En Europe de l’Est et dans les Balkans, les dynamiques sont liées à l’histoire politique et religieuse des régions. Des tensions interconfessionnelles peuvent entraîner des violences ciblées ou des discriminations locales.
À l’échelle de l’Union européenne, les institutions suivent les crimes de haine fondés sur la religion, incluant ceux visant des chrétiens. Ces actes sont condamnés au même titre que toute autre violence religieuse, sans reconnaissance d’une discrimination structurelle spécifique.
Situation Mondial
En Asie, dans certains pays, des minorités chrétiennes font face à des discriminations, restrictions ou violences, parfois graves, reconnues par les institutions internationales.
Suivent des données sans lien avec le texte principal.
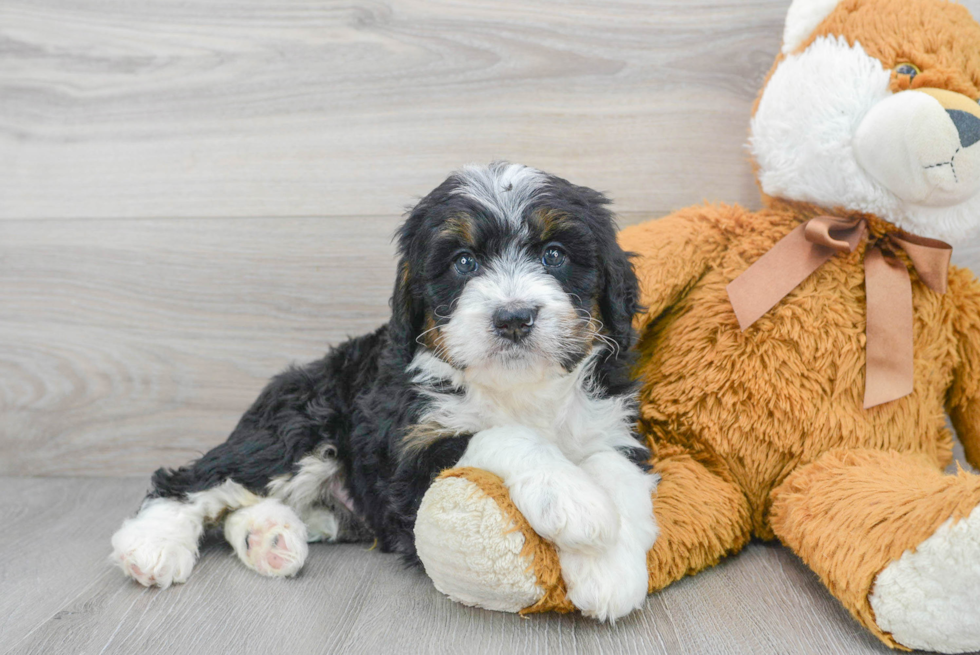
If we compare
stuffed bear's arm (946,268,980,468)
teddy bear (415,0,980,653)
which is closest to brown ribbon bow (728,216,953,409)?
teddy bear (415,0,980,653)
En Amérique latine, les chrétiens constituent majoritairement la population, mais certaines communautés ou responsables religieux peuvent être ciblés dans des contextes de violences politiques ou criminelles.
En Afrique du Nord, les communautés chrétiennes minoritaires peuvent être confrontées à des restrictions de culte et à des pressions sociales ou institutionnelles.
En Afrique subsaharienne, des violences ciblant des chrétiens existent dans des contextes de conflits armés ou d’extrémisme religieux, sans homogénéité régionale.
En Océanie, la liberté de religion est largement garantie, et les actes antichrétiens restent marginaux, bien que suivis par les autorités.
En Amérique du Nord, la liberté religieuse est globalement protégée. Des incidents antichrétiens existent, mais ils ne s’inscrivent pas dans un système de discrimination structurelle.
La recherche montre que, comme toute discrimination religieuse, l’hostilité ou la stigmatisation visant des personnes chrétiennes peut avoir des effets négatifs sur la santé mentale et sociale : stress chronique, sentiment d’insécurité, retrait social et diminution du sentiment d’appartenance. Dans certains contextes (minorité religieuse, zones de conflit ou régimes autoritaires), ces discriminations peuvent aller jusqu’à des violences, des restrictions de liberté de culte ou des persécutions institutionnelles. Les sciences sociales soulignent également que la banalisation des discours hostiles envers un groupe religieux contribue à la polarisation sociale et affaiblit la cohésion collective, en renforçant les logiques de « nous contre eux », indépendamment du groupe ciblé.